Left-handed amino acids are chemically identical (meaning they have all the same atoms in the same amounts) to right-handed animo acids. The difference is that they are structured in a way so they’re mirror images of one another, just like how your right and left hands are the same shape but don’t line up when you put one on top of the other.

One of the outstanding mysteries in astrobiology is why RNA and DNA is only constructed from proteins built by left-handed amino acids. Regardless of why or how, this fact will come in handy during potential future studies of Enceladus.

“If Chris were to find amino acids in the plumes of Enceladus, the challenge becomes determining whether they are the products of a biological process,” Steven Benner, president of the Foundation for Applied Molecular Evolution in Florida, said during the webcast. “If he were to find that they’re all the same hand, that would be convincing, because that’s what makes the protein evolvable.”

For McKay, the excitement of the hunt is not just about discovering whether aliens exist. It’s discovering unique alien life that is completely different from life on Earth, which might be quite a bit harder since the building blocks of life are so complex.

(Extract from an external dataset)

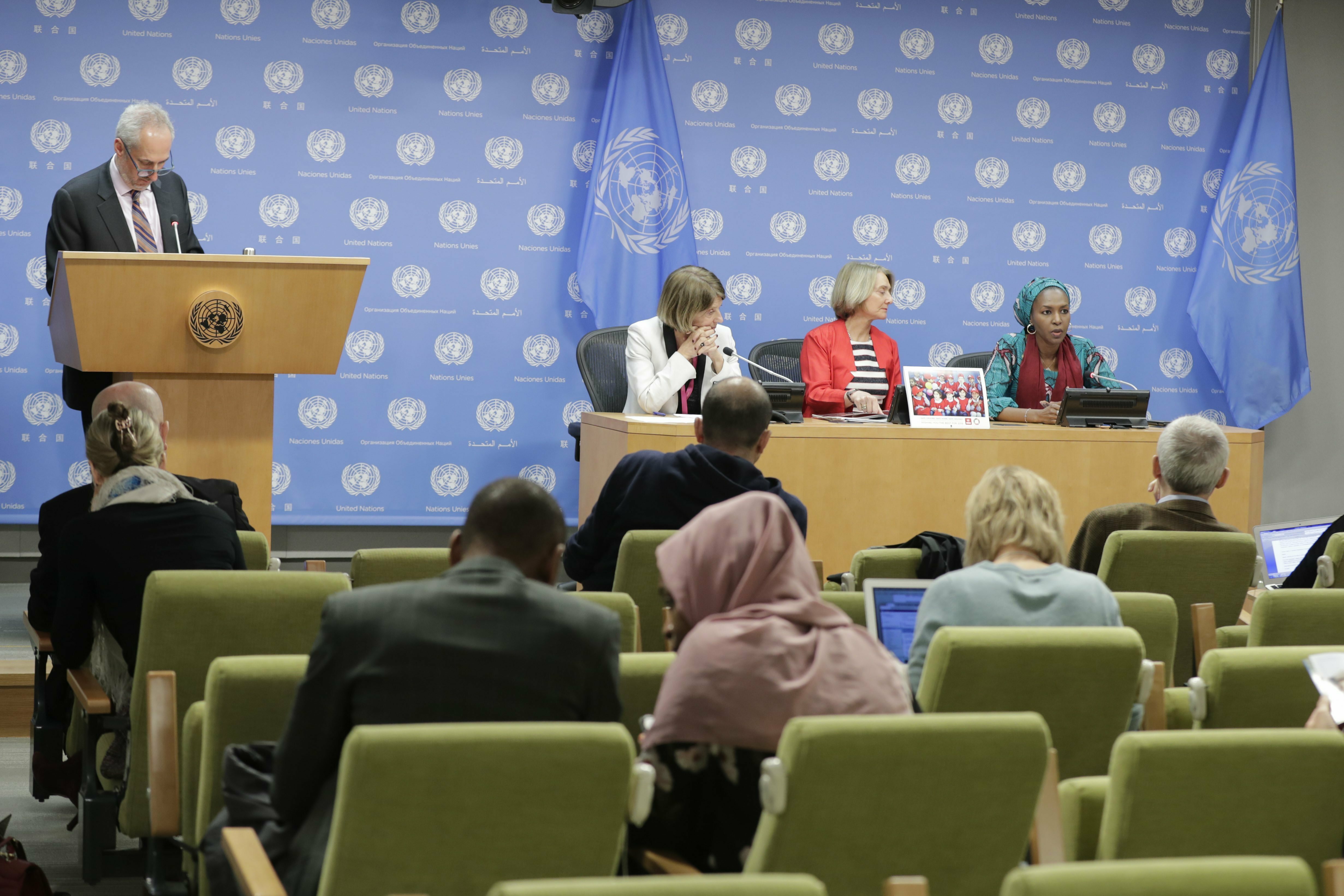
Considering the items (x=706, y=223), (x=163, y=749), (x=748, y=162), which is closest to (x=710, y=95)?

“In my mind that’s the real question. Not, ‘Is there life on these other worlds?’ but ‘iI there a second genesis of life on these other worlds?'” McKay told Business Insider. “That’s a subtlety that’s not obvious until you think about it.”

A second-genesis of alien life could, in theory, have a completely different biomolecular structure from life on Earth. Right now, scientists debate whether or not life on Earth originated on another celestial object, like Mars, that then hitched a ride to Earth inside of a meteorite.

That is not a stretch to imagine, researchers say, since Mars was covered with liquid water around the same time that life is believed to have begun on Earth. If we do find evidence of life on Mars and it has the same DNA as us, then it’s probably our cousins, McKay told Business Insider.

If we want to find truly unique alien life, then we’ll have to travel farther than next door.

“As we go from Mars to Europa to Enceladus to Titan, as the worlds get farther away from Earth the conditions get less and less like Earth,” McKay said. “We’re more likely to find life that’s not related to us the farther out we go.”